*** Data provided Section Begins ***

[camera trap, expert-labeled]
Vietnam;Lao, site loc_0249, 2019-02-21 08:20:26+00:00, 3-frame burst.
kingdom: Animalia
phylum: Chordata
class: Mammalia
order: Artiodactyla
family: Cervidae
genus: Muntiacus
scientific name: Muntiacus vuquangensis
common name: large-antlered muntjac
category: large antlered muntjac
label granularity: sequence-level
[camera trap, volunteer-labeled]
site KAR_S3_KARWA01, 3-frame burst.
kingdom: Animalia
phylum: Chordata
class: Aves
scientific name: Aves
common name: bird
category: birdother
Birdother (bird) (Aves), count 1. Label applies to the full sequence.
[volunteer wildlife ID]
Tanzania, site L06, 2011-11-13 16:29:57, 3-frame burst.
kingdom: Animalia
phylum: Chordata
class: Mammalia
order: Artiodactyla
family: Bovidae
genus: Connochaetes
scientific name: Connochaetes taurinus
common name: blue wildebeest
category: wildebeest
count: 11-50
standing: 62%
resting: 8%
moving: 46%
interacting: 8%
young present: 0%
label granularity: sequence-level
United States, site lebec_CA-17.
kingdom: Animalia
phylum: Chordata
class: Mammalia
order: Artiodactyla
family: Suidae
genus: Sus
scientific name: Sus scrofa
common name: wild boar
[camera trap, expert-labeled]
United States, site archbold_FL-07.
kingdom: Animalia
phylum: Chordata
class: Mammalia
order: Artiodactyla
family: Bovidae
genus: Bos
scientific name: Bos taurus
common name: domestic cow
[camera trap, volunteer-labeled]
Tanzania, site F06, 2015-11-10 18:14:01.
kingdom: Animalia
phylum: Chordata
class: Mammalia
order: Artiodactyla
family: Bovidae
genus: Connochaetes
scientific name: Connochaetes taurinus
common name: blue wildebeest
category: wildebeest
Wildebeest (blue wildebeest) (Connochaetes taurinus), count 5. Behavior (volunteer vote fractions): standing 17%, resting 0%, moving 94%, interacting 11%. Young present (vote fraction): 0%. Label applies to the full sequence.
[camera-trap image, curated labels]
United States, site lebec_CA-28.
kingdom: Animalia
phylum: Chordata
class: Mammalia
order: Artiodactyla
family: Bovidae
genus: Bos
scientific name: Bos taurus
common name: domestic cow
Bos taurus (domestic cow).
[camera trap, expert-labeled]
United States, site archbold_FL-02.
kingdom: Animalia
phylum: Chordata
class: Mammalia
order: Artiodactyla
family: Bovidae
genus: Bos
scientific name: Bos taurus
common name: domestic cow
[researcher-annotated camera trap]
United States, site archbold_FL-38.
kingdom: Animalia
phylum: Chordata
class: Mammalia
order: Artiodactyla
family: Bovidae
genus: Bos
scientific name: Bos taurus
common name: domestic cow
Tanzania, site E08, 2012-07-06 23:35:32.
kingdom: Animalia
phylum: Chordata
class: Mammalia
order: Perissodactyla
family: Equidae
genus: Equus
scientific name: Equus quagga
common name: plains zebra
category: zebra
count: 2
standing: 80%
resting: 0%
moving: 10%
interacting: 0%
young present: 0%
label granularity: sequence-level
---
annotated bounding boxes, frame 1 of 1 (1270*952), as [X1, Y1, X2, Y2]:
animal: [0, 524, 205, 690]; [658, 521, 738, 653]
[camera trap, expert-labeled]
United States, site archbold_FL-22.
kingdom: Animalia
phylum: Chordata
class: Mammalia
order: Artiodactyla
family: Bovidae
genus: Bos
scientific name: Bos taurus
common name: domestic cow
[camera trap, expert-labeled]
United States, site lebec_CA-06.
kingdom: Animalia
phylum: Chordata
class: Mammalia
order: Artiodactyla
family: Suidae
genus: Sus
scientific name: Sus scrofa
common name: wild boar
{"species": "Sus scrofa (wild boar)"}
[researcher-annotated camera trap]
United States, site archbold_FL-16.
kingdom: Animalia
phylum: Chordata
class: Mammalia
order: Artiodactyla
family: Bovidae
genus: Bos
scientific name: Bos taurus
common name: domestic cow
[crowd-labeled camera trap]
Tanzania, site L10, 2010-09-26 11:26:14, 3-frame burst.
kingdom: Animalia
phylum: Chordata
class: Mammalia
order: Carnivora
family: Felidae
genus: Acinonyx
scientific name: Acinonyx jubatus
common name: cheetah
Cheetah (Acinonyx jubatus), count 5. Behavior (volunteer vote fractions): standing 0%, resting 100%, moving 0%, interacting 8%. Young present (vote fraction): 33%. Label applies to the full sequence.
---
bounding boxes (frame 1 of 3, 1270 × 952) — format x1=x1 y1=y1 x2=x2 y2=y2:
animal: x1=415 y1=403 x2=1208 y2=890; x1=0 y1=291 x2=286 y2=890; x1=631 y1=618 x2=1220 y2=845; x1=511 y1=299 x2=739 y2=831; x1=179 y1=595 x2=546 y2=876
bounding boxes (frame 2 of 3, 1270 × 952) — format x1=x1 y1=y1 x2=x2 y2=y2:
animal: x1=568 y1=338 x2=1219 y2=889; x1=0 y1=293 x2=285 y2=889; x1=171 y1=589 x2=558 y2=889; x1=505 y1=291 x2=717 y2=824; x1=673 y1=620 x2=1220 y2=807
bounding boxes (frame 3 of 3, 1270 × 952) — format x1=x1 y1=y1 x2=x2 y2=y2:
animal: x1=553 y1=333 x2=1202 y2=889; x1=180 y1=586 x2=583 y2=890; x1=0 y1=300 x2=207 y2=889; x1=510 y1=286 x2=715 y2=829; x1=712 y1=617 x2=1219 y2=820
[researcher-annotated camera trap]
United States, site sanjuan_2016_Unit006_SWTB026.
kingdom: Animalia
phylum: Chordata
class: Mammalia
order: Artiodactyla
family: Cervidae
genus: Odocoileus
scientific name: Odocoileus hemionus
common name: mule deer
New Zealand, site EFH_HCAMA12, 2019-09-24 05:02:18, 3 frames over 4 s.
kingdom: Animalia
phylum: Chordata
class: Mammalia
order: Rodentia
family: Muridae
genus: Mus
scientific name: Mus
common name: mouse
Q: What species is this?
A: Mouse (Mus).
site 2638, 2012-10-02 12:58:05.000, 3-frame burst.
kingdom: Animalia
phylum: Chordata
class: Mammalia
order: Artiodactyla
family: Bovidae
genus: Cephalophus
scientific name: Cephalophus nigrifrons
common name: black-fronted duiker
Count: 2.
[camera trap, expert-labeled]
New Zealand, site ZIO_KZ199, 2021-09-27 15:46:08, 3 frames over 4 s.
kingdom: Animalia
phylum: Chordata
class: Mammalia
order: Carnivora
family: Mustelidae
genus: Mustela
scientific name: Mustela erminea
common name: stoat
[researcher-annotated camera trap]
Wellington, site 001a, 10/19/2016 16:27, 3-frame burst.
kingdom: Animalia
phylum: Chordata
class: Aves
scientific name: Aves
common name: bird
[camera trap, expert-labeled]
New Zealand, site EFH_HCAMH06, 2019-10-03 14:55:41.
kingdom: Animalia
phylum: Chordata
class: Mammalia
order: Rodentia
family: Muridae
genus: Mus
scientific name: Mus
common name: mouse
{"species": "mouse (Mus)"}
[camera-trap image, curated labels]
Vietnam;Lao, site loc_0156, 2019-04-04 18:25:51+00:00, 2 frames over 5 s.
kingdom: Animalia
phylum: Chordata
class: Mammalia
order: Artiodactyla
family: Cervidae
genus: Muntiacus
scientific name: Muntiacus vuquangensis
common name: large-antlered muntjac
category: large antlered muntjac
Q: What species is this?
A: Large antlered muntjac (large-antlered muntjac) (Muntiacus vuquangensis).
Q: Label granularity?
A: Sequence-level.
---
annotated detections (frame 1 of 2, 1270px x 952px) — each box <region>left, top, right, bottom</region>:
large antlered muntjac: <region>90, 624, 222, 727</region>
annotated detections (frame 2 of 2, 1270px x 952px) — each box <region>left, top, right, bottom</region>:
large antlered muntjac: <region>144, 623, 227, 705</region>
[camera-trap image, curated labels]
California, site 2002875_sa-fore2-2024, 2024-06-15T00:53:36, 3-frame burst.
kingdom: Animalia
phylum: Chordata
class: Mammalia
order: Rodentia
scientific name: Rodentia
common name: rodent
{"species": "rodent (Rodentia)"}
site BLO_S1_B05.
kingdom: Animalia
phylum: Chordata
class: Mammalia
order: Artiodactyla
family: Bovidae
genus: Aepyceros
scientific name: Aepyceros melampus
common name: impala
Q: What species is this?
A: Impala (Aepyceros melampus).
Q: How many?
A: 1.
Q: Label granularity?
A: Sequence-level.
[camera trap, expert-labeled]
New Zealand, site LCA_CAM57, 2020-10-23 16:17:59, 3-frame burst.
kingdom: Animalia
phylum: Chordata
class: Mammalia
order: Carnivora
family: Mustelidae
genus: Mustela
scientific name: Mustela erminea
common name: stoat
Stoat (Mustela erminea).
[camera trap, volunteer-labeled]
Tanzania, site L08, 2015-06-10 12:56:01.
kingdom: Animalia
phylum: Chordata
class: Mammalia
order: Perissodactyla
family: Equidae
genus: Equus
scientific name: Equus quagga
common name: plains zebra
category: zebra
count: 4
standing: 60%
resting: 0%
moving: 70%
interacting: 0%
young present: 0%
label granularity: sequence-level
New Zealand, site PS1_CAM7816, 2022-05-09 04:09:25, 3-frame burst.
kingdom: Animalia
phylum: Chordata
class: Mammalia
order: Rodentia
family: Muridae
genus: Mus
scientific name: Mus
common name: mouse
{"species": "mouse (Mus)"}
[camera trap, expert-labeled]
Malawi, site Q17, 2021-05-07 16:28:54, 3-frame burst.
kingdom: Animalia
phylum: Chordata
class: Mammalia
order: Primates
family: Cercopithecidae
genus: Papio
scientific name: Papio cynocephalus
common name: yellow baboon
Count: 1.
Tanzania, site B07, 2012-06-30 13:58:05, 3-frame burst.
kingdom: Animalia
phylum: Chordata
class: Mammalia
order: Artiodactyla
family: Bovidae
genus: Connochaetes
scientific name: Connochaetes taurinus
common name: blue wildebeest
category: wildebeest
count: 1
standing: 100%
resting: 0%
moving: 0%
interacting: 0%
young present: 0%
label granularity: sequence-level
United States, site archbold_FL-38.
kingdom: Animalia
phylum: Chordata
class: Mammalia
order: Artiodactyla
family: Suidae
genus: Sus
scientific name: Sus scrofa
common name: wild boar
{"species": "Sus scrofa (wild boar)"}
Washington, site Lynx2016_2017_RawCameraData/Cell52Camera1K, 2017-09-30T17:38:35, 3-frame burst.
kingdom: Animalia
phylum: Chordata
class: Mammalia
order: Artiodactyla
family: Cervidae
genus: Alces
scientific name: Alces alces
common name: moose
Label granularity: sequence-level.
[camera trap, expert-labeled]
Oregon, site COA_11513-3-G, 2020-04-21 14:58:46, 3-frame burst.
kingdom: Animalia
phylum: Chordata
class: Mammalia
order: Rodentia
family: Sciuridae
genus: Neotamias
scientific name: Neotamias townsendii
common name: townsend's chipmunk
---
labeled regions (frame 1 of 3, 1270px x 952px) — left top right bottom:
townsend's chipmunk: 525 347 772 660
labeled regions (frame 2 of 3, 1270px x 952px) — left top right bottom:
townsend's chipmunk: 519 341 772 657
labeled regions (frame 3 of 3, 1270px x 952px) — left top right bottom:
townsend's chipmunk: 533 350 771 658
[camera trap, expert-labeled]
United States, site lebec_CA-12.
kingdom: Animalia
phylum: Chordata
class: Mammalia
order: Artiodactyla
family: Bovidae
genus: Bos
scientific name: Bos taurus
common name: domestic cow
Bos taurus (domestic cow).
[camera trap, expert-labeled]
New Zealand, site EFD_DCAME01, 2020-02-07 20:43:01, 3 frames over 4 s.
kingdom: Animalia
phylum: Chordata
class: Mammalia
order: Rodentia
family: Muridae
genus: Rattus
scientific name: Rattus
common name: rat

*** Data provided Section Ends ***

Look through the entries, and return every line that the word "frames" appears in.

New Zealand, site EFH_HCAMA12, 2019-09-24 05:02:18, 3 frames over 4 s.
New Zealand, site ZIO_KZ199, 2021-09-27 15:46:08, 3 frames over 4 s.
Vietnam;Lao, site loc_0156, 2019-04-04 18:25:51+00:00, 2 frames over 5 s.
New Zealand, site EFD_DCAME01, 2020-02-07 20:43:01, 3 frames over 4 s.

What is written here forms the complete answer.